Methods in DNA methylation profiling

Abstract

Metastable and somatically heritable patterns of DNA methylation provide an important level of genomic regulation. In this article, we review methods for analyzing these genome-wide epigenetic patterns and offer a perspective on the ever-expanding literature, which we hope will be useful for investigators who are new to this area. The historical aspects that we cover will be helpful in interpreting this literature and we hope that our discussion of the newest analytical methods will stimulate future progress. We emphasize that no single approach can provide a complete view of the overall methylome, and that combinations of several modalities applied to the same sample set will give the clearest picture. Given the unexpected epigenomic patterns and new biological principles, as well as new disease markers, that have been uncovered in recent studies, it is likely that important discoveries will continue to be made using genome-wide DNA methylation profiling.

Keywords: CpG island; DNA methylation; bisulfite sequencing; differential methylation hybridization; methylated CpG island recovery assay; methylated DNA immunoprecipitation; methylation profiling; methylation-sensitive SNP chip analysis; next-generation DNA sequencing.

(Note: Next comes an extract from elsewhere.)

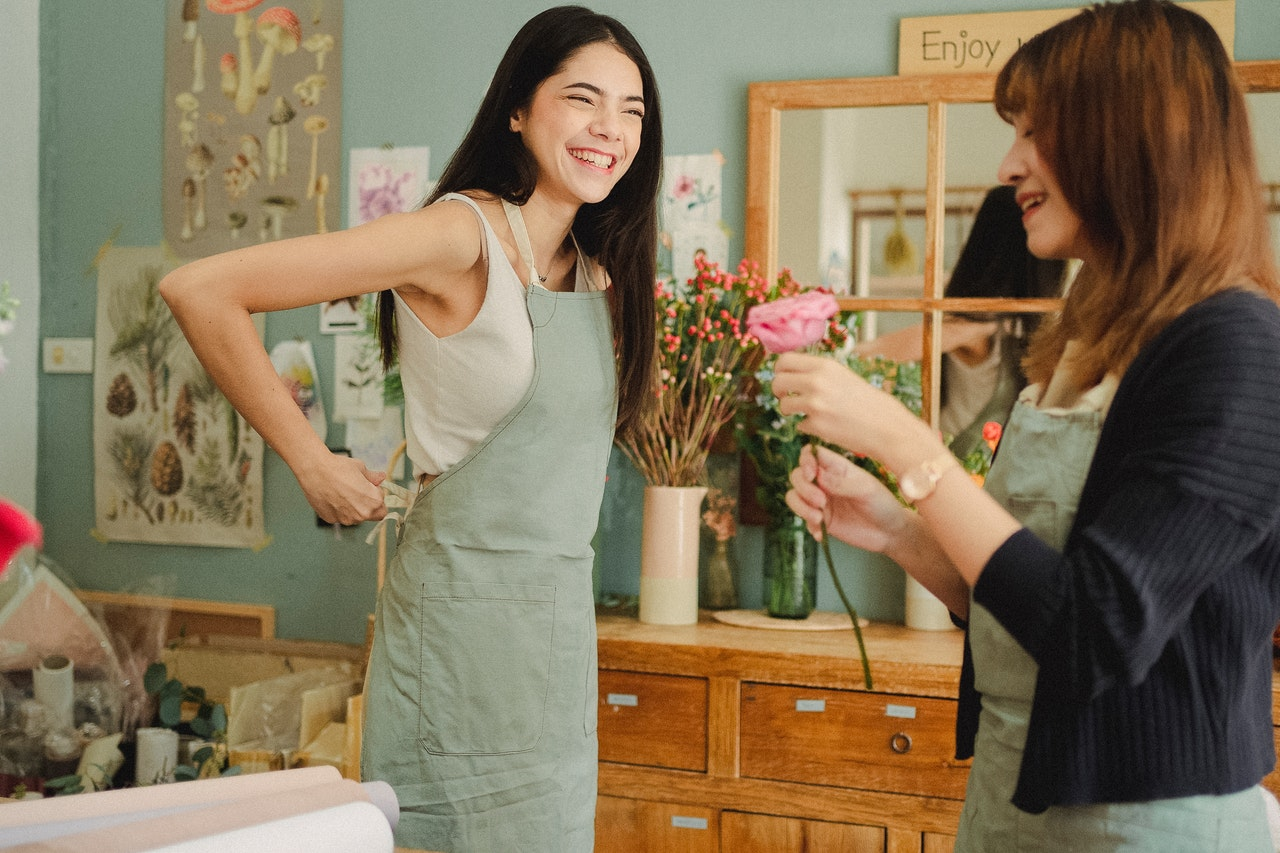 two women with aprons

Figure 1. Methodologies based on methylation-sensitive restriction

(A) DMH methodology; (B) McrBC methodology. DMH: Differential methylation hybridization; McrBC: A methylation-sensitive restriction enzyme that cleaves two closely spaced (55–100 bp) methylated cytosines and preferentially digests densely methylated DNA sequences.

Figure 2. Affinity purification of hypermethylated DNA

(A) MeDIP methodology; (B) MIRA methodology. MBD: Methyl-binding domain; MeDIP: Methylated DNA immunoprecipitation; MIRA: Methylated CGI recovery assay.

Figure 3. High-throughput bisulfite sequencing

(A) RRBS methodology; (B) Padlock probes methodology. RRBS: Reduced representation bisulfite sequencing.